▶ Passage provided:
====

January 3, 1999
Homegrown noise
What kept the Nihilist Spasm Band - London's noisiest international group
- going for 33 years? Just this: they don't care what you or anyone else
thinks of them.
By Gord Westmacott -- Special to The Londoner
This spring, London's Nihilist Spasm Band takes its trademark blend
of chaotic noise to Japan where they'll play sold-out clubs and music festivals
for the second time in three years.
But for now, they'll have to make do with a case of beer and
a mostly empty room Monday nights at the Forest City Gallery -- a weekly
ritual that has been going on somewhere in the Forest City since 1965 and
one where the members are truly most in their element.
Though most Londoners would more likely recognize the band's
middle-aged members in their other capacities as a doctor, retired librarian,
newspaper technician, teacher and visual artists, experimental music fans
the world over have gone to increasingly impressive lengths to see, hear
and meet them.
Six years ago, Jojo Hiroshige, who runs Japan's Alchemy Records,
tracked the group down after hearing rare imported pressings of its earlier
records. He signed the band to Alchemy and has since re-issued its entire
back catalogue on CD.
But Hiroshige is not alone in his reverence for the group.

====

In the article on the Nihilist Spasm Band, where does the band play on Monday nights?

[Records from a data collection]
====

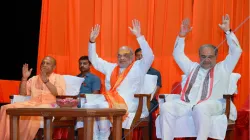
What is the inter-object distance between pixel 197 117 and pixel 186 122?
0.18 m

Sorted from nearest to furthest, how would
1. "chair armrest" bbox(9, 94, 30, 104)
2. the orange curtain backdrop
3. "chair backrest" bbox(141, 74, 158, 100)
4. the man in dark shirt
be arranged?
"chair backrest" bbox(141, 74, 158, 100), "chair armrest" bbox(9, 94, 30, 104), the man in dark shirt, the orange curtain backdrop

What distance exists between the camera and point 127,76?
15.2 feet

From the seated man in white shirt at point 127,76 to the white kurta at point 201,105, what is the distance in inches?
12.2

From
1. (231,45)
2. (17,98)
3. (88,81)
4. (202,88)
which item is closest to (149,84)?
(202,88)

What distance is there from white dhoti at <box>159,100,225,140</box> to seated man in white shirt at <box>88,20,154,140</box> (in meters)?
0.42

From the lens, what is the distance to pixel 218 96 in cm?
420

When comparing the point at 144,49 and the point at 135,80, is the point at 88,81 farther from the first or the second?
the point at 144,49

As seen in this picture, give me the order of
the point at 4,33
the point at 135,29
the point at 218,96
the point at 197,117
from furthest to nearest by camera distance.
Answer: the point at 4,33 → the point at 135,29 → the point at 218,96 → the point at 197,117

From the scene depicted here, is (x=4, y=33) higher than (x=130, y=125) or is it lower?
higher

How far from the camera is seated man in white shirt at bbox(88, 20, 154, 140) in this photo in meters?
4.44

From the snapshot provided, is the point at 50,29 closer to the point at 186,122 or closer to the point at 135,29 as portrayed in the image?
the point at 135,29

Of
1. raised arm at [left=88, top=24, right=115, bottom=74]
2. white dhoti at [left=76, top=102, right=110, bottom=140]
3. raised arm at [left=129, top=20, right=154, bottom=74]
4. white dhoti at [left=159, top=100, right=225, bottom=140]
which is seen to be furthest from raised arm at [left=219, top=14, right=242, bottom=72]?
raised arm at [left=88, top=24, right=115, bottom=74]

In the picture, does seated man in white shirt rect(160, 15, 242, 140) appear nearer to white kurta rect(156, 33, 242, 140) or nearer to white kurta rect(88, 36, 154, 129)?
white kurta rect(156, 33, 242, 140)

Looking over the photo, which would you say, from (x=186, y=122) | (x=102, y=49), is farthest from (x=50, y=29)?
(x=186, y=122)
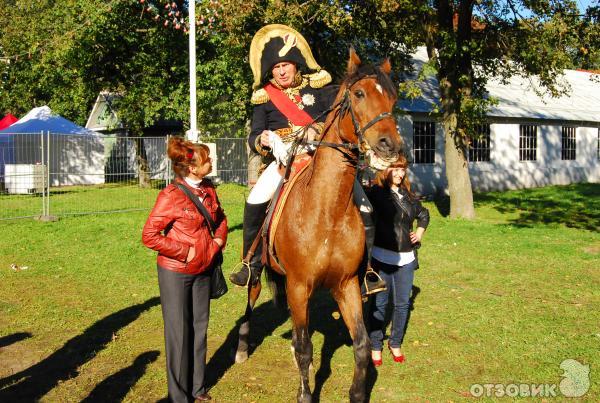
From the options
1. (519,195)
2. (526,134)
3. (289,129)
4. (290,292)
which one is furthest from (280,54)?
(526,134)

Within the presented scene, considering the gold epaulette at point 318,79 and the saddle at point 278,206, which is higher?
the gold epaulette at point 318,79

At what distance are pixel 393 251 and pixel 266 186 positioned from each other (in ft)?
5.25

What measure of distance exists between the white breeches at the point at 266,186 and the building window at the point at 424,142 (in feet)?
66.8

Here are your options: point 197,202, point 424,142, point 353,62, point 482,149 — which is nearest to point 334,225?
point 197,202

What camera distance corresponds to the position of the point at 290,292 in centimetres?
537

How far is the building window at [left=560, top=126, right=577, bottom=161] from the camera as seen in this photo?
32.2 metres

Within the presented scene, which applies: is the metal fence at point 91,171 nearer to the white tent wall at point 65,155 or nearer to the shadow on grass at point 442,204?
the white tent wall at point 65,155

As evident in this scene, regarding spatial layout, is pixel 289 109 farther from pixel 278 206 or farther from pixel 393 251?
pixel 393 251

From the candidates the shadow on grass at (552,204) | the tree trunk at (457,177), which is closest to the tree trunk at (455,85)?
the tree trunk at (457,177)

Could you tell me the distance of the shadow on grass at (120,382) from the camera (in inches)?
222

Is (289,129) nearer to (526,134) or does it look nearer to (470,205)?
(470,205)

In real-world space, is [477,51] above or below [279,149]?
above

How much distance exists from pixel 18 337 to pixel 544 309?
279 inches

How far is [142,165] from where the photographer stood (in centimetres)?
2059
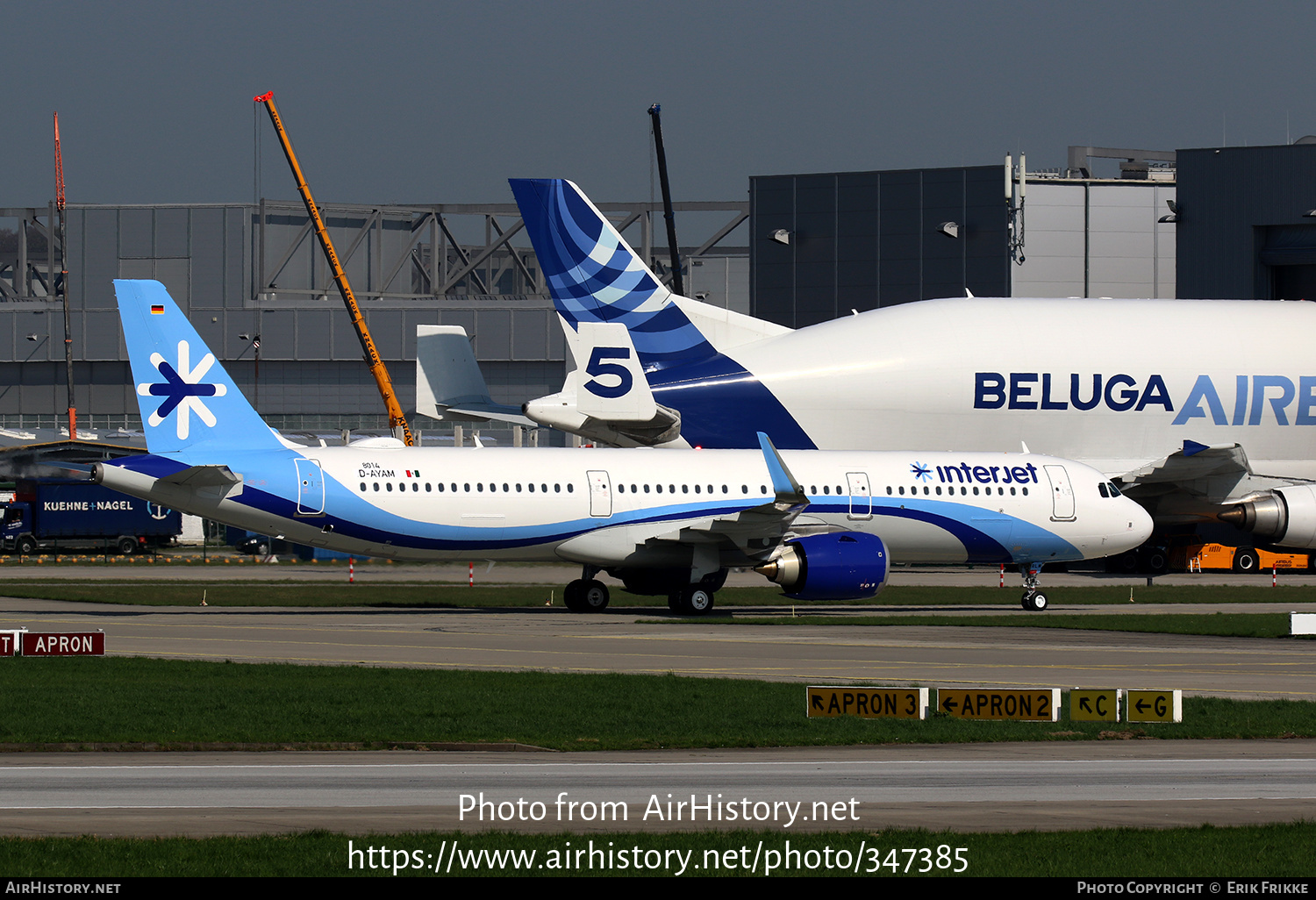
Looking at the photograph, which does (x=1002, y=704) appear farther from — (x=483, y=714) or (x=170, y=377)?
(x=170, y=377)

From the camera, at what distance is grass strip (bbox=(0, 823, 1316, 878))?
9.49 metres

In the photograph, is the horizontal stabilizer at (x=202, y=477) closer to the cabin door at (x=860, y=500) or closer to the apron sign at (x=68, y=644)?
the apron sign at (x=68, y=644)

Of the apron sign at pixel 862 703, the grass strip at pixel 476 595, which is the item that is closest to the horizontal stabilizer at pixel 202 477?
the grass strip at pixel 476 595

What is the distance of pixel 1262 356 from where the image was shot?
50.9 metres

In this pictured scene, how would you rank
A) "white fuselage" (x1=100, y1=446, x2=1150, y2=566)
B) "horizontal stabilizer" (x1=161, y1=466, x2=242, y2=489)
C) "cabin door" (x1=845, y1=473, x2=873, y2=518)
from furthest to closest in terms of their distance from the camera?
1. "cabin door" (x1=845, y1=473, x2=873, y2=518)
2. "white fuselage" (x1=100, y1=446, x2=1150, y2=566)
3. "horizontal stabilizer" (x1=161, y1=466, x2=242, y2=489)

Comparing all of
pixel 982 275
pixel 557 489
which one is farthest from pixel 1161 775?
pixel 982 275

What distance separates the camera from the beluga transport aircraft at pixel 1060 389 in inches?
1848

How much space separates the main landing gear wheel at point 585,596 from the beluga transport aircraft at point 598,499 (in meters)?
0.06

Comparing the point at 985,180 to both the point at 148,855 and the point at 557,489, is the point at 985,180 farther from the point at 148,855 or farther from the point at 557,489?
the point at 148,855

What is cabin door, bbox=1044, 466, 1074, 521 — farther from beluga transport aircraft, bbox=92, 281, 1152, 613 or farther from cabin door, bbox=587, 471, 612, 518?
cabin door, bbox=587, 471, 612, 518

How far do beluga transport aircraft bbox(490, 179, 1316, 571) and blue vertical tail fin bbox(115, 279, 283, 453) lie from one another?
1580 cm

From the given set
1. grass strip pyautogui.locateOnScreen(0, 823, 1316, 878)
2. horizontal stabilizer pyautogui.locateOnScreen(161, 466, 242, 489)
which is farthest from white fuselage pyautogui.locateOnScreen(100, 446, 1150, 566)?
grass strip pyautogui.locateOnScreen(0, 823, 1316, 878)

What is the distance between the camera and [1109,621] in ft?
106

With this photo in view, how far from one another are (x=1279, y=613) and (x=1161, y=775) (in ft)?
78.3
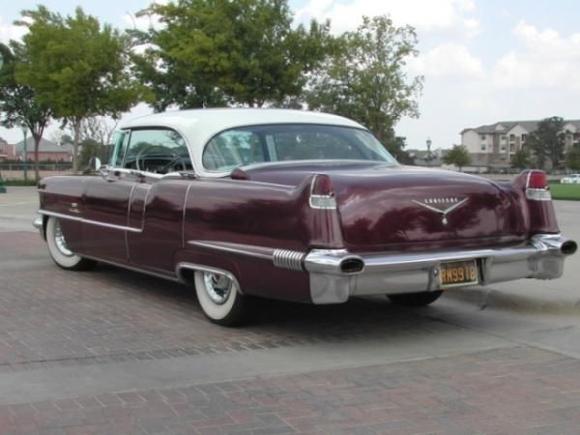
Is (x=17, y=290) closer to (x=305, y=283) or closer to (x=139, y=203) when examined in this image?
(x=139, y=203)

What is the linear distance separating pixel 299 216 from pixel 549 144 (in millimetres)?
118908

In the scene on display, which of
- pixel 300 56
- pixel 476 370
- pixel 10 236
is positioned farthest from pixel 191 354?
pixel 300 56

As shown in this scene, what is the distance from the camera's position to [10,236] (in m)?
12.1

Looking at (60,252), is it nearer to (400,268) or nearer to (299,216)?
(299,216)

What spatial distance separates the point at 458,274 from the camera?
5.14 metres

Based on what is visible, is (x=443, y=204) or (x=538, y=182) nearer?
(x=443, y=204)

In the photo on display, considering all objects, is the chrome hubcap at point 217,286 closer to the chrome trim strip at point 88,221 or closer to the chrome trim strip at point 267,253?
the chrome trim strip at point 267,253

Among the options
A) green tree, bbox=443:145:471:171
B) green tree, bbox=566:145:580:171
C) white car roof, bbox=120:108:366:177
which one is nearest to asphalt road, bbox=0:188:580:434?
white car roof, bbox=120:108:366:177

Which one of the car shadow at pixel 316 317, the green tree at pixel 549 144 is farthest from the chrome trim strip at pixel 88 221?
the green tree at pixel 549 144

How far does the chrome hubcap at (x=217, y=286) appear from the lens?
5.70 metres

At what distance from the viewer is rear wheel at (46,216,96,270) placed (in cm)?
822

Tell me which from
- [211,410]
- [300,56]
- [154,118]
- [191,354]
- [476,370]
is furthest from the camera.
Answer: [300,56]

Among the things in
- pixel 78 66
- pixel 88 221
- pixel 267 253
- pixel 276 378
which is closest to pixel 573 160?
pixel 78 66

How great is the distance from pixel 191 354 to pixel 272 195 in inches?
45.1
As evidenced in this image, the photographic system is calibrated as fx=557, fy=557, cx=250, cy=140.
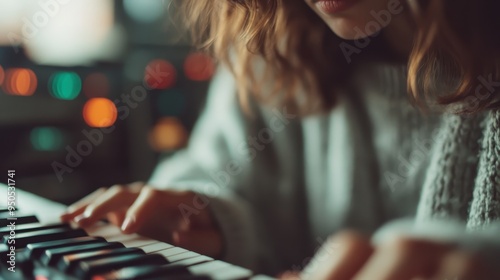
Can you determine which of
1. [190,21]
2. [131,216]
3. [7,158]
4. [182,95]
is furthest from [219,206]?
[182,95]

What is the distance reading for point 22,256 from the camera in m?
0.40

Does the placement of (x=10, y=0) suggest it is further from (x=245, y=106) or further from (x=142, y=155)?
(x=245, y=106)

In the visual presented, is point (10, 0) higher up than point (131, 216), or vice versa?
point (10, 0)

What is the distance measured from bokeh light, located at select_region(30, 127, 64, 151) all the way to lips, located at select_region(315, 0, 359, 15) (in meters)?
1.42

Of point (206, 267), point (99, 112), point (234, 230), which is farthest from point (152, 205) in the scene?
point (99, 112)

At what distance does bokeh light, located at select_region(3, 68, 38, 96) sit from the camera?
1.77 metres

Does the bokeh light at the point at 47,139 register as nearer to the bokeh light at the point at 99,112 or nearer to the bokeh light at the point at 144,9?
the bokeh light at the point at 99,112

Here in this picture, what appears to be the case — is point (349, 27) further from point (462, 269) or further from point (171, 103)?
point (171, 103)

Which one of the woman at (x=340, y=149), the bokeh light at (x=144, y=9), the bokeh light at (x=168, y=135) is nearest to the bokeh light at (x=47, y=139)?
the bokeh light at (x=168, y=135)

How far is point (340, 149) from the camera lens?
0.84 metres

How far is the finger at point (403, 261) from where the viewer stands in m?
0.31

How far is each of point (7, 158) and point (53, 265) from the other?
5.05 feet

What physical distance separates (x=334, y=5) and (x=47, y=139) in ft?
4.80

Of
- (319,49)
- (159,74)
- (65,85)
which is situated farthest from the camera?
(159,74)
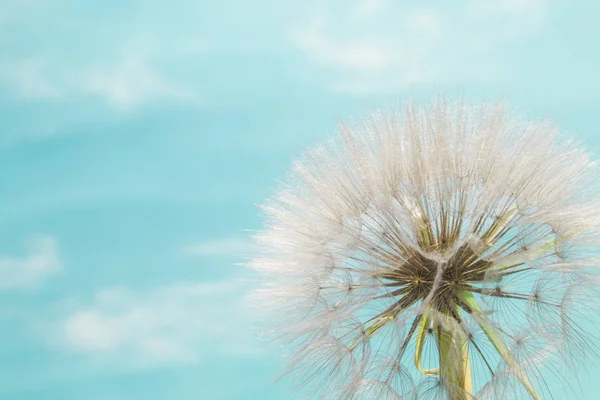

====

▶ Final result: At the Forest City Gallery.